#### Given exercise 1
In the sermon excerpt on hesed, restate the passage from "Now that beautiful" up to and including "best we’ve found.", substituting "expression" for "phrase".
#### Given exercise 2
According to the sermon excerpt on hesed, what are the two translations of the word?
#### Given exercise 3
Why does the sermon excerpt on hesed suggest that a series of adjectives may be the best way to convey the word?

#### Text
This is an excerpt from a sermon my husband gave recently. He says if you only learn one word in Hebrew, this is the one to know.
“Oh give thanks to the Lord, for he is good;
for his steadfast love endures forever!Let Israel say,
“His steadfast love endures forever.”
Let the house of Aaron say,
“His steadfast love endures forever.”
Let those who fear the Lord say,
“His steadfast love endures forever.” Psalm 118:104
In the Psalm above there is a phrase that is very familiar to most people who have read or listened to someone speak on the Bible — steadfast love. Steadfast love, love that doesn’t die, doesn’t wane, doesn’t falter, is always active before those who have eyes to see. Steadfast love is a love which, as Paul writes in the 13th chapter of 1 Corinthians, never ends.
Now that beautiful phrase is the English translation of a Hebrew word —hesed. There are two translations for the word–steadfast love and loving kindness. There have been other attempts to capture what the word means, but those seem to be the best we’ve found.
But even the best scholars and translators have really been unable to capture the fullness of the Hebrew. There is a deepness and a richness to hesed which defies our attempts to make it simple. Maybe the best way is to use a series of adjectives. Heses is God’s persistent, extravagant, unyielding, unrestrained, even furious love for His people. It is a love that never falters and never ceases.

#### Supplied entries

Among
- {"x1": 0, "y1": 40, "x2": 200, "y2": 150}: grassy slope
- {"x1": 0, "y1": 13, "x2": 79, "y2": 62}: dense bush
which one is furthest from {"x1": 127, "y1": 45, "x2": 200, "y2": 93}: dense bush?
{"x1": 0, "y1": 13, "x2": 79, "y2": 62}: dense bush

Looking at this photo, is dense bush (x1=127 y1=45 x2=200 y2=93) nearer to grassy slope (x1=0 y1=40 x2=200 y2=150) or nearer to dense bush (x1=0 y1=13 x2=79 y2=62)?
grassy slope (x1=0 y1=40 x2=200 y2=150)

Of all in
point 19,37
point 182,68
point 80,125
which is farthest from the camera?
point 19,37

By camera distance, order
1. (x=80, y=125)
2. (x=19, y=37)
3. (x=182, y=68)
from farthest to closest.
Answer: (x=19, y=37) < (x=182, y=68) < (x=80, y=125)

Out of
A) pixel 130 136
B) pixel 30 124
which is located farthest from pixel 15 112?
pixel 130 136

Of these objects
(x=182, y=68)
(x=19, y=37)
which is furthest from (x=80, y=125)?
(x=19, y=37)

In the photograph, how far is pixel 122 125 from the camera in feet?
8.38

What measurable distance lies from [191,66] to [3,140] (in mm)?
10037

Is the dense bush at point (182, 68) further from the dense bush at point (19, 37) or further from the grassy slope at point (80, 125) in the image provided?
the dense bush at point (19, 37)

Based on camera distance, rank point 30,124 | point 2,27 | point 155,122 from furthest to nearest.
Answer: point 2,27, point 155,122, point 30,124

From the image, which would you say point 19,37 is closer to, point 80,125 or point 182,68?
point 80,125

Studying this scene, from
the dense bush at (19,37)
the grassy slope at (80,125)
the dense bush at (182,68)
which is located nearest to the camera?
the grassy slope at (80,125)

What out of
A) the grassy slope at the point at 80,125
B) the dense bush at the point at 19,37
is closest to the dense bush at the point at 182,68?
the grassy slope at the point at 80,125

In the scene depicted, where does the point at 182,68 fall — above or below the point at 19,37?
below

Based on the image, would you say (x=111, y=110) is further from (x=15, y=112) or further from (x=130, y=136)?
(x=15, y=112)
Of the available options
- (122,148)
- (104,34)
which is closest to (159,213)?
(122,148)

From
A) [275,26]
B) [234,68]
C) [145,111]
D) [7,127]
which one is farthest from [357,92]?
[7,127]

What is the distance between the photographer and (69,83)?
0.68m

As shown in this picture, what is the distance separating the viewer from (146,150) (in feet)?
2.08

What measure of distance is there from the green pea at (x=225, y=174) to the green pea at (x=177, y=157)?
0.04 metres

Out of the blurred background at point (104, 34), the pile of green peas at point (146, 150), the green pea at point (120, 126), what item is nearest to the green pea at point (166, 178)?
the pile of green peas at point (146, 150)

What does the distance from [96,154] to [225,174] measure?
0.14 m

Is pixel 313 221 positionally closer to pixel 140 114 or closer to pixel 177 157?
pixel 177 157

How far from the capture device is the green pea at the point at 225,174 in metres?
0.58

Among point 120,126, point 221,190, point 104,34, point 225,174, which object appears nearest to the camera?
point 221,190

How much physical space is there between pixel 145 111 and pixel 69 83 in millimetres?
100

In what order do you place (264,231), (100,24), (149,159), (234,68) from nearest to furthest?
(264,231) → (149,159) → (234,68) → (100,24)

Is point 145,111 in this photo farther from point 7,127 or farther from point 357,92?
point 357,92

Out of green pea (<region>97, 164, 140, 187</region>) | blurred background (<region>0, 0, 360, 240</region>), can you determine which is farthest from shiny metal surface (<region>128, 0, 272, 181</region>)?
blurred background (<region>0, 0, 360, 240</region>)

==

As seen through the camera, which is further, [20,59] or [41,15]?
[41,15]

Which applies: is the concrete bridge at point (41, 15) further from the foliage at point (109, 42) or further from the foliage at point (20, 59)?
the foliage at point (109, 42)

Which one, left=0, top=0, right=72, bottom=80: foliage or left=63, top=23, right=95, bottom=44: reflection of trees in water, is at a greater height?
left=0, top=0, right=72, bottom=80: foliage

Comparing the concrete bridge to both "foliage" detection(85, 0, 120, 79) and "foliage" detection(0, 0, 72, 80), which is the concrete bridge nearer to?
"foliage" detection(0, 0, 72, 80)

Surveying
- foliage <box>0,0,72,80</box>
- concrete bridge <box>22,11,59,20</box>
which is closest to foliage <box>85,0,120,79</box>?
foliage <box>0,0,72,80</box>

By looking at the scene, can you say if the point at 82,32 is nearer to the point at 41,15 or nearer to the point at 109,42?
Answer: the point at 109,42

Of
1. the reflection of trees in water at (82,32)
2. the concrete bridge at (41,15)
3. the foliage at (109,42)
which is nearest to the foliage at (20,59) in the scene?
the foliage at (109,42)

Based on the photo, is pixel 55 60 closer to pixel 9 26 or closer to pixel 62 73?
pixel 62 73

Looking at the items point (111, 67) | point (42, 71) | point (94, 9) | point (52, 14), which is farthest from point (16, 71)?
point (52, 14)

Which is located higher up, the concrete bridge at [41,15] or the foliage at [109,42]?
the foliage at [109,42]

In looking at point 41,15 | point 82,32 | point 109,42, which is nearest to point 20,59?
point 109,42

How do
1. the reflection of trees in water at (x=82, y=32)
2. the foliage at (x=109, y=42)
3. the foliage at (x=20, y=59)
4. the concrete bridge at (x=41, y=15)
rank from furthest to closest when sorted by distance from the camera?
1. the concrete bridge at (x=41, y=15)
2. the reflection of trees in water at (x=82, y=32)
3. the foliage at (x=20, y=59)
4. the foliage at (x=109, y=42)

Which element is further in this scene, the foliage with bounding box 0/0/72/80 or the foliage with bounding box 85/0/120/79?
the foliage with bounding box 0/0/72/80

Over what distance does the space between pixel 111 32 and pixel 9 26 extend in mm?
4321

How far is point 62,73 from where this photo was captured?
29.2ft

#### Problem solution 1
Now that beautiful expression is the English translation of a Hebrew word —hesed. There are two translations for the word–steadfast love and loving kindness. There have been other attempts to capture what the word means, but those seem to be the best we’ve found.

#### Problem solution 2
Steadfast love and loving kindness.

#### Problem solution 3
Even the best scholars and translators have been unable to capture the fullness of the Hebrew word. Hesed has a deepness and richness that defies attempts to make it simple.